Тем самым в их рассказ о будущем органически входят представления, размышления, порожденные современностью. Человек в фантастике Стругацких становится мостиком, переброшенным из настоящего в будущее; именно через него течет навстречу нам река времени.
Это обстоятельство мне хотелось бы подчеркнуть. Фантастика у Стругацких (и здесь, и позже) не превращается в аллегорическую литературу и в то же время не порывает с той действительностью, в которой мы реально существуем; не теряя своего особого интереса как литература о будущем, она приобретает общечеловеческий интерес как литература о настоящем.

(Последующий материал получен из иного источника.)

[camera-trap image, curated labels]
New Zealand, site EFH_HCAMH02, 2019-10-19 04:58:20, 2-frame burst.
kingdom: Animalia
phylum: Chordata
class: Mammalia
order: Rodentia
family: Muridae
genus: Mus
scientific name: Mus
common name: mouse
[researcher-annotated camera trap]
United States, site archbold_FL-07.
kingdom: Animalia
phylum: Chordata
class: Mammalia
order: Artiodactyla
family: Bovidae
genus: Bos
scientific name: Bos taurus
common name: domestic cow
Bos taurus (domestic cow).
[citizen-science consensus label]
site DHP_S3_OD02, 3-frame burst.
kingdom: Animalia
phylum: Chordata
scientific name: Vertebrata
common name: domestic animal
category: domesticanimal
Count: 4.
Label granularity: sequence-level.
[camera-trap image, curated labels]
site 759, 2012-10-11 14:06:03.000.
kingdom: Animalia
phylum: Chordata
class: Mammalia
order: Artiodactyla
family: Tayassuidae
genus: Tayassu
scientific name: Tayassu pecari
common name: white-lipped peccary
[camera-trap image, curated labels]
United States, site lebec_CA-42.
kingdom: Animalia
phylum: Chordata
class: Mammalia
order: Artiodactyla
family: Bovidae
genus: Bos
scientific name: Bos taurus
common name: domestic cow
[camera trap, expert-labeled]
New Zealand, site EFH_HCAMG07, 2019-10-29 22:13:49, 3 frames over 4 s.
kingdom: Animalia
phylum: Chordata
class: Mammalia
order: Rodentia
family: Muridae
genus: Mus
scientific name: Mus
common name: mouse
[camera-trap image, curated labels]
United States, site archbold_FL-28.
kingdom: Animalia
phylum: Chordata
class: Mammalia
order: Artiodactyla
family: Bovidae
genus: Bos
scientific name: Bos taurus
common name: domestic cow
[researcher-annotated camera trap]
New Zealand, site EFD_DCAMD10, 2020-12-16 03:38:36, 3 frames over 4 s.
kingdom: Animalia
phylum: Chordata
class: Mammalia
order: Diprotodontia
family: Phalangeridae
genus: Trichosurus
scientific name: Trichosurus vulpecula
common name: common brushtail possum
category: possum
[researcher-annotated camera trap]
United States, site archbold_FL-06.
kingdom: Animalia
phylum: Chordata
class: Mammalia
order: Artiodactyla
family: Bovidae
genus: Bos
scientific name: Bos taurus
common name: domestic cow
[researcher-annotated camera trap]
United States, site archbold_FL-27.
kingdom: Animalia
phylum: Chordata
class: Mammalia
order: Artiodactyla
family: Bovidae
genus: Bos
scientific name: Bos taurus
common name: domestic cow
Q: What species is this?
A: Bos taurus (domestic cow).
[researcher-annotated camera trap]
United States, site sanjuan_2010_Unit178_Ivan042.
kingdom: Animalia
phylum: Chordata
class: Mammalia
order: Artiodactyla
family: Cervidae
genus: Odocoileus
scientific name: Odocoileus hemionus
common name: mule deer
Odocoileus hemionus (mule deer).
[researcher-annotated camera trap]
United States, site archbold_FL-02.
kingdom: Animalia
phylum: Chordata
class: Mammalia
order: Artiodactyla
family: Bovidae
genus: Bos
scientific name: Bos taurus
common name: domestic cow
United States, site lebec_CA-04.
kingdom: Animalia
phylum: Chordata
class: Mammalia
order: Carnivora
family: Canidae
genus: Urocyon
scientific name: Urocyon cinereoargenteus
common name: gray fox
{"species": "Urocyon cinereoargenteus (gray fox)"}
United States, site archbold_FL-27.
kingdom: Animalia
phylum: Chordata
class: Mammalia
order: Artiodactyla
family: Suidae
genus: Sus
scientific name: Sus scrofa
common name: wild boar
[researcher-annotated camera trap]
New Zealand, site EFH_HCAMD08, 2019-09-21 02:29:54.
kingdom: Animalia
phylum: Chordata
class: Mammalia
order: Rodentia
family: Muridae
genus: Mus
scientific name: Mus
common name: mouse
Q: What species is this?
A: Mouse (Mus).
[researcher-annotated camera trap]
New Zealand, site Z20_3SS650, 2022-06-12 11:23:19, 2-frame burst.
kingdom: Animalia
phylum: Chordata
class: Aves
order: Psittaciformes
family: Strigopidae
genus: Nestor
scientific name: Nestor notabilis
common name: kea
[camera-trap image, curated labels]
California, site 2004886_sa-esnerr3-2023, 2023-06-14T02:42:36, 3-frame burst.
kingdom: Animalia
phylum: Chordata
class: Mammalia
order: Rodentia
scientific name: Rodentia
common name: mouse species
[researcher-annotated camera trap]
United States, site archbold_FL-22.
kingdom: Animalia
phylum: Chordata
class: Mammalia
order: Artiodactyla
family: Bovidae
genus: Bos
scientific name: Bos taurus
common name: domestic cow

Еще одно замечание о членении композиции. Теперь, мне кажется, можно уже утверждать, что оно выражает последовательные витки спирали авторской мысли. Это в высшей степени характерно для книг Стругацких. Многие писатели-фантасты мыслят «сюжетно», т. е. развитие сюжета со всеми его отступлениями, возвращениями и переплетениями соответствует развертыванию основного конфликта. У Стругацких сюжет, как правило, прост, почти прямолинеен. Они художественно мыслят целыми частями книги, кусками композиции, пытаясь заложить в каждый такой кусок единую «тему» (пользуясь музыкальным термином), один из тезисов своей мысли.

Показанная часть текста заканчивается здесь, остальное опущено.